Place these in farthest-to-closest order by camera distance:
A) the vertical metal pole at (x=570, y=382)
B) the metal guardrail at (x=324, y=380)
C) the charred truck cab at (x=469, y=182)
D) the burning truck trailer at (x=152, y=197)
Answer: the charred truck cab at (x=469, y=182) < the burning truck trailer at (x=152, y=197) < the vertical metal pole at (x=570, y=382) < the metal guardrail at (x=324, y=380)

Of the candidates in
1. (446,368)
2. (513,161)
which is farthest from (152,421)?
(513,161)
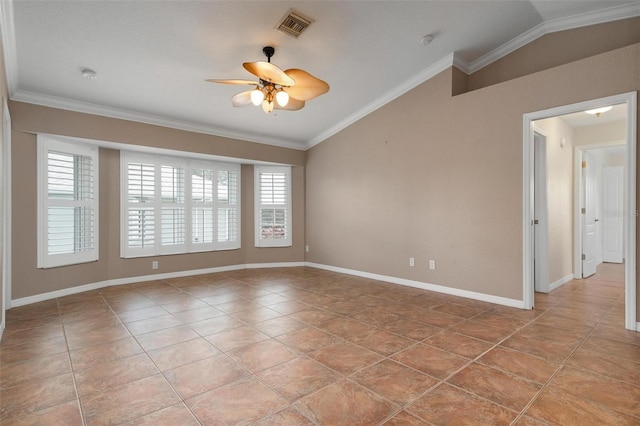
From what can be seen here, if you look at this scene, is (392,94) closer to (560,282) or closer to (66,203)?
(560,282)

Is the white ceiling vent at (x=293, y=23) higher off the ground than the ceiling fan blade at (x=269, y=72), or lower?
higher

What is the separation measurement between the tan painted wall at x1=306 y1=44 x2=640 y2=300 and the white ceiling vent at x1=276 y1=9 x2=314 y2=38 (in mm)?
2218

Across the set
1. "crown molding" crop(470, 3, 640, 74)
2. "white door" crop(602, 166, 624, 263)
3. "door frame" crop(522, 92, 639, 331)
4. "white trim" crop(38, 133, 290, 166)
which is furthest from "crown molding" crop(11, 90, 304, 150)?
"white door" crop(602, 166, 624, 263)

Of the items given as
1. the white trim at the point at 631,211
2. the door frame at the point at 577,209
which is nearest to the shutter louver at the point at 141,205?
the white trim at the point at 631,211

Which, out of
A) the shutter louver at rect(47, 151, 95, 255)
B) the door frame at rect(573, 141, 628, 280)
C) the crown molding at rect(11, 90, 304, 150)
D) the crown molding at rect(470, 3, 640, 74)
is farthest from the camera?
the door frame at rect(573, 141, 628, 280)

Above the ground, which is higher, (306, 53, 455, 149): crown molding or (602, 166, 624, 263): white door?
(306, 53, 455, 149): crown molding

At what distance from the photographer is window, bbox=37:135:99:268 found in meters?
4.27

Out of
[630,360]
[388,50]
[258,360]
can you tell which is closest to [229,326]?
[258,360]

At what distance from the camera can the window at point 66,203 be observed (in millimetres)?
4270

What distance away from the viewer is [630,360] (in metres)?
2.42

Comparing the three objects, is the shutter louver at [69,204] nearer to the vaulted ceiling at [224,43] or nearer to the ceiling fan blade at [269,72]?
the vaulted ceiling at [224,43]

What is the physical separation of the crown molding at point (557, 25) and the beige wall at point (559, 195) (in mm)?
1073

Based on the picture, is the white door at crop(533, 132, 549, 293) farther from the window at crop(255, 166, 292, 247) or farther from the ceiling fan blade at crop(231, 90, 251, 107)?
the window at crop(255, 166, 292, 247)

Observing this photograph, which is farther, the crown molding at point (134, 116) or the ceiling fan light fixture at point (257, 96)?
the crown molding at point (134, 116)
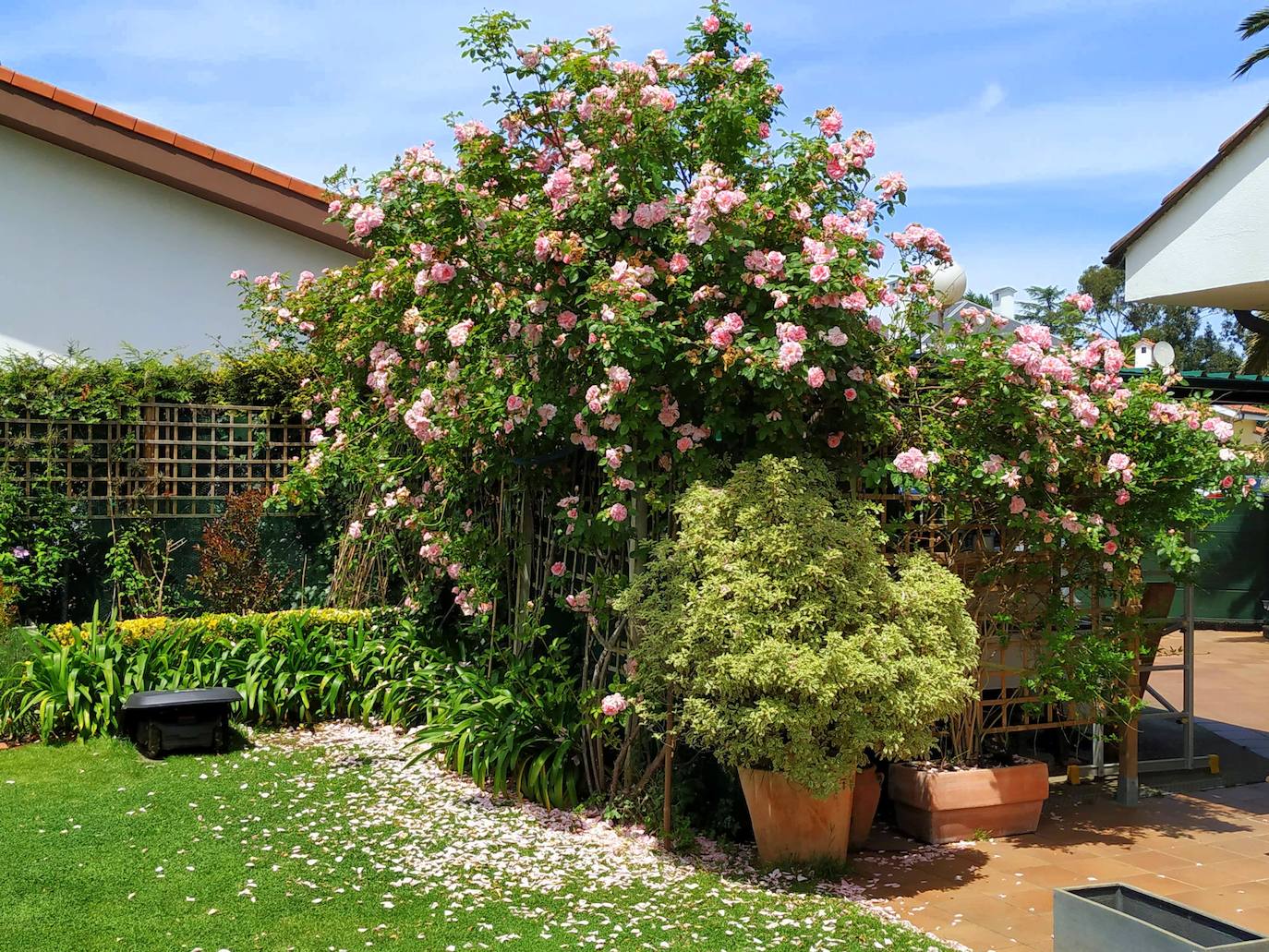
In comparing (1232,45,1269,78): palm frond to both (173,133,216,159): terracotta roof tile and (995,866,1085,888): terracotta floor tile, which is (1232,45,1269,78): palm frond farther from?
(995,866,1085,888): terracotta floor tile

○ ○ ○ ○ ○ ○ ○

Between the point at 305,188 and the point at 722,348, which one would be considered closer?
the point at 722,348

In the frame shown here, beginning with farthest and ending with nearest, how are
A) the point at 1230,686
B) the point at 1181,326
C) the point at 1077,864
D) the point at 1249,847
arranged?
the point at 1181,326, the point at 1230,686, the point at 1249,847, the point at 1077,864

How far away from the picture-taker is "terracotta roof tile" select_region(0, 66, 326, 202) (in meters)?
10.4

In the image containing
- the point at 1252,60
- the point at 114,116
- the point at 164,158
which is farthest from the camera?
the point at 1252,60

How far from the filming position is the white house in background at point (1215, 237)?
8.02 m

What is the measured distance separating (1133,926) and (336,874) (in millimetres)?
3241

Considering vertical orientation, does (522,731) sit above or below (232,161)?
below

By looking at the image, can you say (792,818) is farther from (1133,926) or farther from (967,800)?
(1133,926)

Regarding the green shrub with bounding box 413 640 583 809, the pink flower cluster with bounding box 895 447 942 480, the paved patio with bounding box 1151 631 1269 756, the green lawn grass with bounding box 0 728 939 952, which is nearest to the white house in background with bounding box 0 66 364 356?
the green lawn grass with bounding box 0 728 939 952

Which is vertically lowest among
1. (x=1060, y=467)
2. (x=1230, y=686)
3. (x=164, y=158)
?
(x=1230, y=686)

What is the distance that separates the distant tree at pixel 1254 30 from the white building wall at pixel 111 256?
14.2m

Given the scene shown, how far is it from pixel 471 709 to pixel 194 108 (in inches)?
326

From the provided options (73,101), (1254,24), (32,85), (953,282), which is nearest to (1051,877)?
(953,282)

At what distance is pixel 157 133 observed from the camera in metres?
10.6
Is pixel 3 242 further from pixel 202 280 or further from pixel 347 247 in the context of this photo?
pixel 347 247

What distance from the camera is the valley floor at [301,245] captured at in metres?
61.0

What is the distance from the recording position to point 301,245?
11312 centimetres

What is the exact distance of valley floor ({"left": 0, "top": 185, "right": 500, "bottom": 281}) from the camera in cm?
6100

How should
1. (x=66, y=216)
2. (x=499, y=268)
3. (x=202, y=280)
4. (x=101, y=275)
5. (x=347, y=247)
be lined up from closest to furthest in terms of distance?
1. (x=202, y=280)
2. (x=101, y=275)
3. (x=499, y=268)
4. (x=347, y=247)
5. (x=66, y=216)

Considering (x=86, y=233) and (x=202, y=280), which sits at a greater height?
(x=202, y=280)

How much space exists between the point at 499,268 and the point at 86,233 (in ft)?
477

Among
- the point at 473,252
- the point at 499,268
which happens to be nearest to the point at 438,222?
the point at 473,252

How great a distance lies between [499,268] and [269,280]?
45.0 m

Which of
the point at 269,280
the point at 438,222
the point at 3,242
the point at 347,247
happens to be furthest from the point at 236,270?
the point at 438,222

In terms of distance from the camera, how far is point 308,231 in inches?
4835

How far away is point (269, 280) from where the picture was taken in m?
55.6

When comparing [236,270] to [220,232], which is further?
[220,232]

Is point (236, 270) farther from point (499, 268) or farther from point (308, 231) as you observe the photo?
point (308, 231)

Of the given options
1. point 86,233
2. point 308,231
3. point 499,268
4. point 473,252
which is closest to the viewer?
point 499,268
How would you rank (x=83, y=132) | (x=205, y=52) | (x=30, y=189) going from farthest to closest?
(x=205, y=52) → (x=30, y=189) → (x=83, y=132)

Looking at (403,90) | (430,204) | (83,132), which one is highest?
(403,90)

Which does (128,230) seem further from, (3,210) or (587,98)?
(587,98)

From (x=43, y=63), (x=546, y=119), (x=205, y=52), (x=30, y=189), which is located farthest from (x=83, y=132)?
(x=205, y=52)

○ ○ ○ ○ ○ ○ ○

* Exercise *
Copy word for word everything in the data above from the line containing "Place these in" down to the line containing "D) the burning", including both of those lines.

* Task solution *
Place these in farthest-to-closest order by camera distance:
A) the vertical metal pole at (x=570, y=382)
B) the metal guardrail at (x=324, y=380)
C) the charred truck cab at (x=469, y=182)
D) the burning truck trailer at (x=152, y=197)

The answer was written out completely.